Participating in this system of giving and receiving critique week after week soon brings alive everyone’s unresolved family of origin issues - which is exactly the point. We bring our family of origin relationships everywhere - including into our patients’ rooms, when they are at their most vulnerable. If we do not heal and grow our awareness of what we carry into those rooms, our own unfinished work can interfere with the healing of our patients. We must learn to listen as God listens to Yishmael in Breishit 21:17: כי-שמע אלוקים אל-קול הנער באשר הוא שם, for God hears the boy’s voice where he is,” understood by Rashi to mean: just as he is now. God sees, listens, and hears the boy’s feelings just as they are, at this time. As if to say, ‘any and all feelings and needs are welcome. Right now, being Yishmael feels just like this.’
Early in CPE training, it was pointed out that patients generally have no say over who enters their room and over most of what is done to them. Nurses take blood, doctors wake patients during rounds, there are dozens of daily unsolicited visits, pokes and prods. A chaplain, however, provides a patient with the opportunity to accept or refuse a visit. We knock, ask permission to enter. If welcomed, we treat the patient’s room as their ohel - their tent. Yes, we are visiting the sick. But we are also receiving Hachnassat Orchim.
This hospitality goes beyond the choleh welcoming us into their space, however. Illness renders us vulnerable, it makes us feel helpless. If the words of Devarim 10:16 “Circumcise your hearts” ומלתם את ערלת לבבכם, are understood by Rashi as commanding us to remove the closure that covers our hearts and prevents God’s words from entering, the sick are shifted into an open-hearted state not by choice. We open to what Levinas calls the Other, to what the Sufis call the Friend. The rush of daily life that dulls us to the significance of every moment falls away against the backdrop of illness. Our hearts circumcised, we are attuned to time moment by moment, to the true preciousness of our loved ones’ faces, as we struggle in the face of pain and face our mortality. Even families of the sick have a heightened perception of the real value of time. Many adult children sitting by their ailing parents’ bedsides have asked me, “Do you still have your parents? Go see them!”
By placing Bikur Cholim and Hachnasat Orchim side by side, the text suggests that hospitality is more than feeding and opening our homes, although of course it is those too. True hospitality is something the seriously ill can teach us about if we are willing, like Avraham, to circumcise our hearts. Hospitality is about having a heart like an open tent, one that can welcome and find connection to a stranger. In the words of researcher Brene Brown: “Vulnerability is not weakness. I define vulnerability as emotional risk, exposure, uncertainty. I’ve come to the belief that vulnerability is our most accurate measurement of courage - to be vulnerable, to let ourselves be seen, to be honest.... Vulnerability is the birthplace of innovation, creativity and change.”

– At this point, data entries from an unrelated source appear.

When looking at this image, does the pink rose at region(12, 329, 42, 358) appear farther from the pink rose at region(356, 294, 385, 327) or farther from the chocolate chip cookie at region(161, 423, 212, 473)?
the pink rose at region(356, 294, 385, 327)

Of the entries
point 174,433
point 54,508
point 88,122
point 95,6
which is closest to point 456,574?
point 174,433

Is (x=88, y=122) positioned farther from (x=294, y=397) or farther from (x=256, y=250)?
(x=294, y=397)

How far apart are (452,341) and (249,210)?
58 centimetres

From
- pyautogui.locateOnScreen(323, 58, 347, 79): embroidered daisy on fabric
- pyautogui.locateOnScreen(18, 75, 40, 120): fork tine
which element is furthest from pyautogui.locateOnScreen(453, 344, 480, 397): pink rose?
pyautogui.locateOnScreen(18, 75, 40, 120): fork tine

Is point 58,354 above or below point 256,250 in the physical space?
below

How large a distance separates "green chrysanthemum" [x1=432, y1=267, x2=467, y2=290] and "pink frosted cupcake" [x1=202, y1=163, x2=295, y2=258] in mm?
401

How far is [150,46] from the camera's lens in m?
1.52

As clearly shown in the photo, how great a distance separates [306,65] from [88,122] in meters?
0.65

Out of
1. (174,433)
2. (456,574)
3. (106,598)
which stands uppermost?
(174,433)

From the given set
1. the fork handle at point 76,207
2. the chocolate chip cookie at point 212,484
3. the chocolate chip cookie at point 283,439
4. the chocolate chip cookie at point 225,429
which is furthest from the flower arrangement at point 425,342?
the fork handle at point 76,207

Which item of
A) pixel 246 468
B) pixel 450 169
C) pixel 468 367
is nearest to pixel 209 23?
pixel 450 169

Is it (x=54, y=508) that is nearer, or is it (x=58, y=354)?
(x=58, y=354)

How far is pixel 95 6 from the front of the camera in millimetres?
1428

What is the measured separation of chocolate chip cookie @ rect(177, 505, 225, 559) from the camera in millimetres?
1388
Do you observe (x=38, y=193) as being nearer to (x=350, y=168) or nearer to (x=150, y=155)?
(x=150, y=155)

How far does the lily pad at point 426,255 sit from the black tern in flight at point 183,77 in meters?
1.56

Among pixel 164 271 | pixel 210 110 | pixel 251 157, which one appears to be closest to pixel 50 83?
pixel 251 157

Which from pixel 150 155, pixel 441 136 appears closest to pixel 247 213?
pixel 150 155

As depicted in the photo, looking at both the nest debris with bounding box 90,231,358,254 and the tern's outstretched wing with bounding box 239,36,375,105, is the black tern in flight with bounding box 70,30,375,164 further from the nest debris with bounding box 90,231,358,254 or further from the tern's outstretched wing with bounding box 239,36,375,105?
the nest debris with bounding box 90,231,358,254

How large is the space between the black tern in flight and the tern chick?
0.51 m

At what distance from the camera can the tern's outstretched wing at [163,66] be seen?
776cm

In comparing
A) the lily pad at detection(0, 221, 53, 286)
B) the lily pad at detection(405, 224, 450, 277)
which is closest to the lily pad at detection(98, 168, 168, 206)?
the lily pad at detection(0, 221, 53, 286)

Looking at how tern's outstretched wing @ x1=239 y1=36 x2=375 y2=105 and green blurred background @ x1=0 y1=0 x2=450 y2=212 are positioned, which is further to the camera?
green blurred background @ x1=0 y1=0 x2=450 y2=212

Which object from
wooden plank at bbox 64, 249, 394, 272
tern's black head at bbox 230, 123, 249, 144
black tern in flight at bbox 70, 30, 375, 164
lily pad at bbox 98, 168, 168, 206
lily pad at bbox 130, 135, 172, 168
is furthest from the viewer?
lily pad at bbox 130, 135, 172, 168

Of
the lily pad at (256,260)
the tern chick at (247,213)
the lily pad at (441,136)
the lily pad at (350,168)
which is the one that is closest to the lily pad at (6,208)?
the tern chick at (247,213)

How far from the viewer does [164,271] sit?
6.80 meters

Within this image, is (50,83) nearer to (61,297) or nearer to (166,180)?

Yes, Avraham appears to ask God to wait while he tends to his guests. But he sees in the angels the presence of the One and thus is not really turning away from God. And we, when we are present with the weak and the ill among us, are also given the opportunity to know the numinous quality of Divine presence. To realize that what is extraordinary is the ordinary, and to awaken to the preciousness of time. Like Avraham, may we walk courageously in vulnerability and be tamim before God.